Background & objectives: Phlebotomus argentipes is the main vector of visceral leishmaniasis in Bangladesh and is controlled using deltamethrin, a synthetic pyrethroid, through indoor residual spraying (IRS). A mutation at L1014 (leucine at codon 1014) of the voltage-gated sodium channel (VGSC), known as a knockdown resistance (kdr) gene, is thought to be an important pyrethroid resistance mechanism. This study detected mutations at codon 1014, and at codons 1011, 1016, and 1020, which are kdr sites in other insects. The kdr relationship with deltamethrin resistance in P. argentipes from an IRS-targeted site in Bangladesh was also evaluated. Methods: Sand flies were collected from Magurjora village, Mymensingh district, Bangladesh in November 2012. A WHO cone bioassay test using deltamethrin was conducted and specimens were grouped as 'live' or 'dead'. After morphological identification, genomic DNA was used to genotype a partial VGSC gene from P. argentipes. The kdr/pyrethroid resistance relationship was evaluated using Fisher's exact test. Results: Targeted codons were genotyped from 8 'live' and 63 'dead' P. argentipes. All 'live' specimens had mutant alleles (L1014F and L1014S) at codon 1014. The mutant allele rate was 94% for 'live' specimens and 55% for 'dead' specimens.

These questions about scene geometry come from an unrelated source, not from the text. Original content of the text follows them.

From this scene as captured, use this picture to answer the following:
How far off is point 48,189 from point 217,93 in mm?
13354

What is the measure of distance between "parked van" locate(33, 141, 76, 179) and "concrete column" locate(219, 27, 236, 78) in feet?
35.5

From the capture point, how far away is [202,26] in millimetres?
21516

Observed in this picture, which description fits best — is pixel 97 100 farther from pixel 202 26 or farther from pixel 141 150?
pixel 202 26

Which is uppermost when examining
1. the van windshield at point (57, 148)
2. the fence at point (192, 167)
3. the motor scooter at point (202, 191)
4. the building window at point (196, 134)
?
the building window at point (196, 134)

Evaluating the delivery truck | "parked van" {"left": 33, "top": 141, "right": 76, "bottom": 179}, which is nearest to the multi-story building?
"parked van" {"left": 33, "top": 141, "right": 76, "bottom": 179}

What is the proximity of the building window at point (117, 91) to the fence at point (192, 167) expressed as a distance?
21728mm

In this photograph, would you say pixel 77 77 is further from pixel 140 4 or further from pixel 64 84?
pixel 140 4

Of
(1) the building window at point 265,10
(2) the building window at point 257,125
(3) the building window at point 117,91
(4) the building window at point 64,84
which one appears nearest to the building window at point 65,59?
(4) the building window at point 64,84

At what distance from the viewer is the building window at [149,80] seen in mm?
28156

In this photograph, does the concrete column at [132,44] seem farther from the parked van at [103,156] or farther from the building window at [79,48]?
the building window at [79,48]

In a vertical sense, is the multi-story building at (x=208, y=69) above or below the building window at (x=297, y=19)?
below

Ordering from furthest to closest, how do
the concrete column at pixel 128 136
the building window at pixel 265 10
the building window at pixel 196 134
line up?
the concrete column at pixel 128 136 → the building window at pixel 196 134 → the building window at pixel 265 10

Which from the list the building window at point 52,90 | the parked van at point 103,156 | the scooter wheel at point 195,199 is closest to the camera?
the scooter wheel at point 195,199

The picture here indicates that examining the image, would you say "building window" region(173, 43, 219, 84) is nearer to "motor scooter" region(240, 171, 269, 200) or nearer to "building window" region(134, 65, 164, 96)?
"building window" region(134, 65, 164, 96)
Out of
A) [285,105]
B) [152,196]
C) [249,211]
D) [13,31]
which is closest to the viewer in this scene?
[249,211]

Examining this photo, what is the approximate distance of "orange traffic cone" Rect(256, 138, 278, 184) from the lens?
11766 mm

The mutant allele survival odds were higher for the wild-type L1014L allele, and L1014F odds were lower for L1014S. There were no mutations at codons 1011, 1016, and 1020. Interpretation & conclusion: The L1014 mutations suggested that pyrethroid resistance had appeared in Bangladesh. Further research on kdr mutations in P. argentipes is important for the appropriate IRS.